Reaching Mithymna by Steven Heighton

Author:Steven Heighton
Language: eng
Format: epub
Publisher: Biblioasis
Published: 2020-08-21T03:28:53+00:00


By means of the sea

Efthalou Beach, the morning watch. A dismal lid of cloud slides low overhead, north to south. The shale-dark sea is churning and fractious; among the whitecaps an ice floe or two would not look out of place.

I’ve built a fire using straw clawed out of a bogus life vest, splinters from the floorboard of a raft, and a (highly flammable) authentic life vest. Then a split of olive wood from the Housman atelier. Across the channel, against a backdrop of snow-powdered mountains, Turkish ships are prowling up and down the coast. Thousands are said to be sleeping rough over there, in olive groves or scrubby woods, waiting for a chance to cross over. I’m wearing a black wool scarf, wool toque, and several layers under my leather jacket. A few others are up at the atelier for tea and food.

On this third day of inactivity I’m trying to coax myself out of a deepening ennui of inertia. Part of the job, I tell myself, is simply being here at my post in case something does happen. They also serve who only stand and wait, etcetera.

This morning when I arrived at the atelier, a few volunteers, bustling and bright-eyed, were tearing through the wetsuits racked outside the storehouse, trying to find their size. Delilah, a tall and volubly confident dramaturge from Chicago, announced that they would be leaving on the 9 a.m. ferry with a Norwegian outfit called Drapen i Havet (Drop in the Ocean). Refugees were now arriving on Xios, an island to the south, and the situation was urgent. Gripping the loose pelt of a wetsuit she ducked into a washroom the size of a phone booth and burst out transformed: an action figure, an aquatic superheroine. Her excitement, her impetuous storm-chasing, might have struck me as indecent and flighty, but in fact I felt envious and for some moments considered finding a wetsuit and shipping out for Xios myself.

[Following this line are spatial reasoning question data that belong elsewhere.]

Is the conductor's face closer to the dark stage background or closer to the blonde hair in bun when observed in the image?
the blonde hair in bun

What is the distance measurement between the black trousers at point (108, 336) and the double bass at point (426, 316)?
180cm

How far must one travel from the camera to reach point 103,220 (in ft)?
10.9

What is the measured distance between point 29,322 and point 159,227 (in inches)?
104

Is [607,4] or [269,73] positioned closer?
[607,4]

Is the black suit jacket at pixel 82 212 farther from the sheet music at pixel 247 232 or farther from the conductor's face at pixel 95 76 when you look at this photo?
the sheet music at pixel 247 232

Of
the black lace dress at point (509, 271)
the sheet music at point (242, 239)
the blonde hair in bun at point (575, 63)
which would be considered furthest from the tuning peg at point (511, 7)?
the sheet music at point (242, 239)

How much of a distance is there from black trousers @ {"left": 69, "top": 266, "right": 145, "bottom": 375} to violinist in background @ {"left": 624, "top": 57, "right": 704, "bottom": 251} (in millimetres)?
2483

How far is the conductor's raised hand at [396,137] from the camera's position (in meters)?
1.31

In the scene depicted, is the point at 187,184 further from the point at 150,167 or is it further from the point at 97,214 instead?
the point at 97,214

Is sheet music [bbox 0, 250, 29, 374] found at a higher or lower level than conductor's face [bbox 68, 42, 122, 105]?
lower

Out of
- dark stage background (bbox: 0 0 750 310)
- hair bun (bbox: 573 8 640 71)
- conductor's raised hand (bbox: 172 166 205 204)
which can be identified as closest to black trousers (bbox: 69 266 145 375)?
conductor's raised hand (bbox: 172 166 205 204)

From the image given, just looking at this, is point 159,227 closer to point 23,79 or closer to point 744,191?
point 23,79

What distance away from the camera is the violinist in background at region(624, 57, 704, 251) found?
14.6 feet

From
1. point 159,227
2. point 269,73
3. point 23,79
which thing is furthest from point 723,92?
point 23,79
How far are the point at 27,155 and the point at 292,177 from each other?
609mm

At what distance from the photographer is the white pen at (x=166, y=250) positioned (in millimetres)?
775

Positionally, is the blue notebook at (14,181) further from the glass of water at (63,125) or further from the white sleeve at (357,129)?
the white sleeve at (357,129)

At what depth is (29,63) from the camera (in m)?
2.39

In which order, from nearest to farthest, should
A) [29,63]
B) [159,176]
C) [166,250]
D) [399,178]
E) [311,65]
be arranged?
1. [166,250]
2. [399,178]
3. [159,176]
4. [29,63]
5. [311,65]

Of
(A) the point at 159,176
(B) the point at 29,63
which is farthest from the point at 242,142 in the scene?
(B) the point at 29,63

Hunched on the beach with my back to the wind, I open my notebook, wishing for fingerless gloves. Eastward I can make out the first of the lookout posts between here and Skala: the flickering of fire on a high sea-cliff. Signal fires, lookout towers—the logistical means here are decidedly analogue. In 1922–23, when my distant relations along with a million other Asian Greeks fled across these straits, they too would have steered toward fires on these beaches and cliffs. (So too, perhaps, the fugitive survivors of Troy, millennia away in time but just thirty miles north up the Asian coast.)

I’m thinking of the ’22 crossings because as I sit—face braising, back freezing—I’m trying to read and translate a prose passage by the Greek poet Kostas Karyotakis. In the mid-1920s Karyotakis was working, miserably, as a legal clerk in Preveza, a small city in western Greece. One of his duties was registering refugees from Asia Minor, mainly Greek but also Armenian, and seeing that they were housed in “temporary” camps.